Kutipan Dokumen:
::::::

Pedro Páramo, Juan Rulfo
Juan Preciado mendapat amanah oleh ibunya yang sekarat untuk menemui ayahnya di sebuah kota bernama Comala. Permintaan itu bukan sekadar permintaan, melainkan sebuah permintaan terakhir menjelang kematian. Maka sebagai anak yang berbakti, dia pergi ke Comala untuk menemui ayahnya. Nama ayahnya itu: Pedro Páramo.
Sesederhana itulah pembukaan novel tipis Pedro Páramo karangan Juan Rulfo. Juan Rulfo adalah seorang penulis asal Meksiko yang tak banyak menerbitkan buku, namun bukunya telah memberi pengaruh besar terhadap penulis-penulis hebat produksi Amerika Latin. Sebutlah beberapa: Carlos Fuentes, Mario Vargas Llosa, dan Gabriel García Márquez.
Telah disebutkan di atas bahwa misi tokoh utama dalam novel ini, Juan Preciado, adalah untuk memenuhi permintaan ibunya, yakni menemui Pedro Páramo, ayahnya. Di mana ayahnya berada? Di kampung halaman Dolores, mendiang ibu Juan Preciado. Kampung halaman itu bernama Comala. Kota yang teramat panas, seperti digambarkan oleh Abundio, seorang pengendara burro yang ditemui Juan Preciado dalam perjalanannya menuju Comala. Abundio berkata, dalam usahanya menggambarkan Comala kepada Juan Preciado yang sedang mengeluh kepanasan: “You might say (Juan Preciado bilang ke Abundio “It’s hot here”). But this is nothing. Try to take it easy. You’ll feel it even more when we get to Comala. That town sits on the coals of the earth, at the very mouth of hell. They say when people from there die and go to hell, they come back for a blanket.”
Penggambaran yang sangat efektif bukan? Terdengar hiperbolik memang perumpamaan yang dipakai oleh Juan Rulfo. Namun efektif. Dan kadang terkesan lucu. “They say when people from there die and go to hell, they come back for a blanket.” Dari kalimat tersebut dapat kita bayangkan bagaimana suhu udara di Comala. Dari kalimat tersebut pula, dapat kita lihat bagaimana kemahiran Juan Rulfo membuat perumpamaan. Perumpamaan-perumpamaan semacam ini akan berhamburan sepanjang cerita. Nanti kau akan temukan mereka satu per satu.

::::::

Entri yang Diberikan:
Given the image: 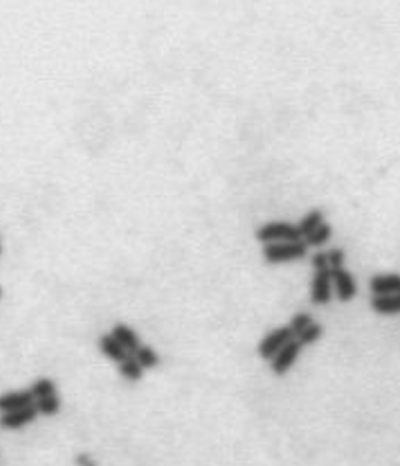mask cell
I'll list each match as a JSON object with an SVG mask.
<instances>
[{
    "label": "cell",
    "mask_w": 400,
    "mask_h": 466,
    "mask_svg": "<svg viewBox=\"0 0 400 466\" xmlns=\"http://www.w3.org/2000/svg\"><path fill=\"white\" fill-rule=\"evenodd\" d=\"M309 247L303 240L293 242L266 244L263 247V257L269 265H280L291 261L303 260L307 257Z\"/></svg>",
    "instance_id": "1"
},
{
    "label": "cell",
    "mask_w": 400,
    "mask_h": 466,
    "mask_svg": "<svg viewBox=\"0 0 400 466\" xmlns=\"http://www.w3.org/2000/svg\"><path fill=\"white\" fill-rule=\"evenodd\" d=\"M255 237L261 244L293 242L303 240L298 226L287 221H272L260 226L255 232Z\"/></svg>",
    "instance_id": "2"
},
{
    "label": "cell",
    "mask_w": 400,
    "mask_h": 466,
    "mask_svg": "<svg viewBox=\"0 0 400 466\" xmlns=\"http://www.w3.org/2000/svg\"><path fill=\"white\" fill-rule=\"evenodd\" d=\"M296 339L294 333L290 330L289 326H282L279 328L272 330L267 333L263 340L260 341L257 346L258 356L265 360L270 361L274 356L276 355L281 348L287 346L290 341Z\"/></svg>",
    "instance_id": "3"
},
{
    "label": "cell",
    "mask_w": 400,
    "mask_h": 466,
    "mask_svg": "<svg viewBox=\"0 0 400 466\" xmlns=\"http://www.w3.org/2000/svg\"><path fill=\"white\" fill-rule=\"evenodd\" d=\"M302 350L303 346L299 343V341L296 339L290 341L287 346L281 348L280 351L270 360L272 374L275 377H284L293 368Z\"/></svg>",
    "instance_id": "4"
},
{
    "label": "cell",
    "mask_w": 400,
    "mask_h": 466,
    "mask_svg": "<svg viewBox=\"0 0 400 466\" xmlns=\"http://www.w3.org/2000/svg\"><path fill=\"white\" fill-rule=\"evenodd\" d=\"M332 301L331 269L314 271L311 283V301L314 306H327Z\"/></svg>",
    "instance_id": "5"
},
{
    "label": "cell",
    "mask_w": 400,
    "mask_h": 466,
    "mask_svg": "<svg viewBox=\"0 0 400 466\" xmlns=\"http://www.w3.org/2000/svg\"><path fill=\"white\" fill-rule=\"evenodd\" d=\"M332 284L336 289L337 299L342 303L353 301L357 294V284L353 274L347 269H331Z\"/></svg>",
    "instance_id": "6"
},
{
    "label": "cell",
    "mask_w": 400,
    "mask_h": 466,
    "mask_svg": "<svg viewBox=\"0 0 400 466\" xmlns=\"http://www.w3.org/2000/svg\"><path fill=\"white\" fill-rule=\"evenodd\" d=\"M36 398L30 389L19 392H9L0 395V413L19 411L27 407L34 405Z\"/></svg>",
    "instance_id": "7"
},
{
    "label": "cell",
    "mask_w": 400,
    "mask_h": 466,
    "mask_svg": "<svg viewBox=\"0 0 400 466\" xmlns=\"http://www.w3.org/2000/svg\"><path fill=\"white\" fill-rule=\"evenodd\" d=\"M37 416L38 411L36 410L34 405L19 411L3 413L0 416V427L4 430H18L32 423L33 421L37 419Z\"/></svg>",
    "instance_id": "8"
},
{
    "label": "cell",
    "mask_w": 400,
    "mask_h": 466,
    "mask_svg": "<svg viewBox=\"0 0 400 466\" xmlns=\"http://www.w3.org/2000/svg\"><path fill=\"white\" fill-rule=\"evenodd\" d=\"M368 288L374 295L400 294L399 274H377L370 277Z\"/></svg>",
    "instance_id": "9"
},
{
    "label": "cell",
    "mask_w": 400,
    "mask_h": 466,
    "mask_svg": "<svg viewBox=\"0 0 400 466\" xmlns=\"http://www.w3.org/2000/svg\"><path fill=\"white\" fill-rule=\"evenodd\" d=\"M111 335L120 342V346L127 351L129 355H135L137 350L141 348V341L138 335L127 324H114Z\"/></svg>",
    "instance_id": "10"
},
{
    "label": "cell",
    "mask_w": 400,
    "mask_h": 466,
    "mask_svg": "<svg viewBox=\"0 0 400 466\" xmlns=\"http://www.w3.org/2000/svg\"><path fill=\"white\" fill-rule=\"evenodd\" d=\"M370 307L381 316L400 315V294L373 295L370 299Z\"/></svg>",
    "instance_id": "11"
},
{
    "label": "cell",
    "mask_w": 400,
    "mask_h": 466,
    "mask_svg": "<svg viewBox=\"0 0 400 466\" xmlns=\"http://www.w3.org/2000/svg\"><path fill=\"white\" fill-rule=\"evenodd\" d=\"M98 348L105 357H108L114 363H122L129 356L127 351L120 346V342L115 340L111 333H104L99 337Z\"/></svg>",
    "instance_id": "12"
},
{
    "label": "cell",
    "mask_w": 400,
    "mask_h": 466,
    "mask_svg": "<svg viewBox=\"0 0 400 466\" xmlns=\"http://www.w3.org/2000/svg\"><path fill=\"white\" fill-rule=\"evenodd\" d=\"M118 372L123 379L131 383H137L144 378V368L133 355L127 356L122 363H118Z\"/></svg>",
    "instance_id": "13"
},
{
    "label": "cell",
    "mask_w": 400,
    "mask_h": 466,
    "mask_svg": "<svg viewBox=\"0 0 400 466\" xmlns=\"http://www.w3.org/2000/svg\"><path fill=\"white\" fill-rule=\"evenodd\" d=\"M322 223H324V212L320 208H313L308 213L305 214L296 226H298V229H299L302 237L304 238L309 233H312L314 229H318Z\"/></svg>",
    "instance_id": "14"
},
{
    "label": "cell",
    "mask_w": 400,
    "mask_h": 466,
    "mask_svg": "<svg viewBox=\"0 0 400 466\" xmlns=\"http://www.w3.org/2000/svg\"><path fill=\"white\" fill-rule=\"evenodd\" d=\"M332 236H333V227L327 222H324L318 229H314L312 233H309L307 237L303 238V241L309 248L311 247L318 248V247L326 245Z\"/></svg>",
    "instance_id": "15"
},
{
    "label": "cell",
    "mask_w": 400,
    "mask_h": 466,
    "mask_svg": "<svg viewBox=\"0 0 400 466\" xmlns=\"http://www.w3.org/2000/svg\"><path fill=\"white\" fill-rule=\"evenodd\" d=\"M135 359L144 368V370L156 369L160 363V356L155 351V348L148 345H141L135 354Z\"/></svg>",
    "instance_id": "16"
},
{
    "label": "cell",
    "mask_w": 400,
    "mask_h": 466,
    "mask_svg": "<svg viewBox=\"0 0 400 466\" xmlns=\"http://www.w3.org/2000/svg\"><path fill=\"white\" fill-rule=\"evenodd\" d=\"M34 407L38 411V414L46 416V417H52V416H55V414H57L60 412L61 401H60V398L57 396V394L49 395V396L36 399Z\"/></svg>",
    "instance_id": "17"
},
{
    "label": "cell",
    "mask_w": 400,
    "mask_h": 466,
    "mask_svg": "<svg viewBox=\"0 0 400 466\" xmlns=\"http://www.w3.org/2000/svg\"><path fill=\"white\" fill-rule=\"evenodd\" d=\"M323 326L318 324V322H313L311 326H308L304 331L302 332L296 340L299 341V343L305 348V346H312L317 341L320 340L322 335H323Z\"/></svg>",
    "instance_id": "18"
},
{
    "label": "cell",
    "mask_w": 400,
    "mask_h": 466,
    "mask_svg": "<svg viewBox=\"0 0 400 466\" xmlns=\"http://www.w3.org/2000/svg\"><path fill=\"white\" fill-rule=\"evenodd\" d=\"M30 390L32 392L33 396L36 399H40V398L56 394L57 389L54 380L48 379V378H41V379L36 380L33 383L30 388Z\"/></svg>",
    "instance_id": "19"
},
{
    "label": "cell",
    "mask_w": 400,
    "mask_h": 466,
    "mask_svg": "<svg viewBox=\"0 0 400 466\" xmlns=\"http://www.w3.org/2000/svg\"><path fill=\"white\" fill-rule=\"evenodd\" d=\"M314 321H313V317L311 313H308V312H298L294 316L291 317L290 324L288 326L290 327V330L293 331V333H294L296 339Z\"/></svg>",
    "instance_id": "20"
},
{
    "label": "cell",
    "mask_w": 400,
    "mask_h": 466,
    "mask_svg": "<svg viewBox=\"0 0 400 466\" xmlns=\"http://www.w3.org/2000/svg\"><path fill=\"white\" fill-rule=\"evenodd\" d=\"M327 257H329V268L331 269H338L344 268V260H346V253L344 248L341 247H333L327 251Z\"/></svg>",
    "instance_id": "21"
},
{
    "label": "cell",
    "mask_w": 400,
    "mask_h": 466,
    "mask_svg": "<svg viewBox=\"0 0 400 466\" xmlns=\"http://www.w3.org/2000/svg\"><path fill=\"white\" fill-rule=\"evenodd\" d=\"M311 265L313 270L331 269L329 268V257H327V251H317L312 255L311 257Z\"/></svg>",
    "instance_id": "22"
},
{
    "label": "cell",
    "mask_w": 400,
    "mask_h": 466,
    "mask_svg": "<svg viewBox=\"0 0 400 466\" xmlns=\"http://www.w3.org/2000/svg\"><path fill=\"white\" fill-rule=\"evenodd\" d=\"M75 463L78 466H96V461L89 456L88 454H79L75 458Z\"/></svg>",
    "instance_id": "23"
},
{
    "label": "cell",
    "mask_w": 400,
    "mask_h": 466,
    "mask_svg": "<svg viewBox=\"0 0 400 466\" xmlns=\"http://www.w3.org/2000/svg\"><path fill=\"white\" fill-rule=\"evenodd\" d=\"M1 295H3V292H1V289H0V298H1Z\"/></svg>",
    "instance_id": "24"
},
{
    "label": "cell",
    "mask_w": 400,
    "mask_h": 466,
    "mask_svg": "<svg viewBox=\"0 0 400 466\" xmlns=\"http://www.w3.org/2000/svg\"><path fill=\"white\" fill-rule=\"evenodd\" d=\"M0 253H1V246H0Z\"/></svg>",
    "instance_id": "25"
}]
</instances>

::::::

Daftar Tugas:
• A. Menurut ulasan novel Pedro Páramo, siapa yang ditemui Juan Preciado dalam perjalanannya menuju Comala?
• B. Tulis lanjutan ulasan novel Pedro Páramo mulai dari kalimat terakhirnya.
Entri di atas tidak berperan apa pun dalam hal ini.

Daftar Jawaban:
• A. Abundio, seorang pengendara burro.

• B.
Mari kita lanjutkan perjalanan Juan Preciado. Setelah bergerak dan bergerak bersama Abundio, mereka pun tiba di Comala. Namun, apa yang didapatkan Juan Preciado? Dia mulai curiga dan heran melihat suasana Comala yang sepi dan tampak tak berpenghuni. “I wonder what could have happened to the town? It looks so deserted, abandoned really. In fact, it looks like no one lives here at all.” Abundio menjawab keheranan Juan Preciado. Pada bagian ini, kejutan pertama muncul:
“It doesn’t just look like no one lives here. No one does live here.”
“And Pedro Páramo?”
“Pedro Páramo died years ago.”
Tak terhitung berapa banyak saya mengumpat selama membaca Pedro Páramo. Dan bagian ini membuat saya mengeluarkan umpatan yang pertama. Shit. Pedro Páramo sudah mati? Tujuan hidup karakter utama Pedro Páramo, Juan Rulfo, ternyata sudah mati? Setelah fakta ini muncul, saya mulai curiga sekaligus menyiapkan diri untuk kejutan-kejutan pada bagian-bagian berikutnya. Saya memperoleh perasaan bahwa Juan Rulfo akan mengagetkan saya lagi di halaman-halaman setelah ini.
Oke. Mari kita simpan dulu pertanyaan-pertanyaan mendasar seperti: Apa yang terjadi pada Pedro Páramo? Mengapa dia mati? Mengapa Dolores, ibu Juan Preciado, menyuruhnya untuk menemui seseorang yang sudah mati?
Karena sudah terlanjur datang ke Comala dan penasaran dengan suasana Comala yang sangat sepi, Juan Preciado pun memutuskan untuk tinggal sementara di Comala. Baiklah, Pedro Páramo sudah mati, tapi sepertinya aku ingin berjalan-jalan di kota ini dulu, mencari tahu mengapa ibu menyuruhku ke sini, pikir Juan Preciado. Dan Juan Preciado pun teringat akan perkataan ibunya tentang Comala sebelum dia meninggal: “You will hear me better there. I will be closer to you. You will hear a voice of my memories stronger than the voice of my death – that is, if death ever had a voice.” (shit, lagi!)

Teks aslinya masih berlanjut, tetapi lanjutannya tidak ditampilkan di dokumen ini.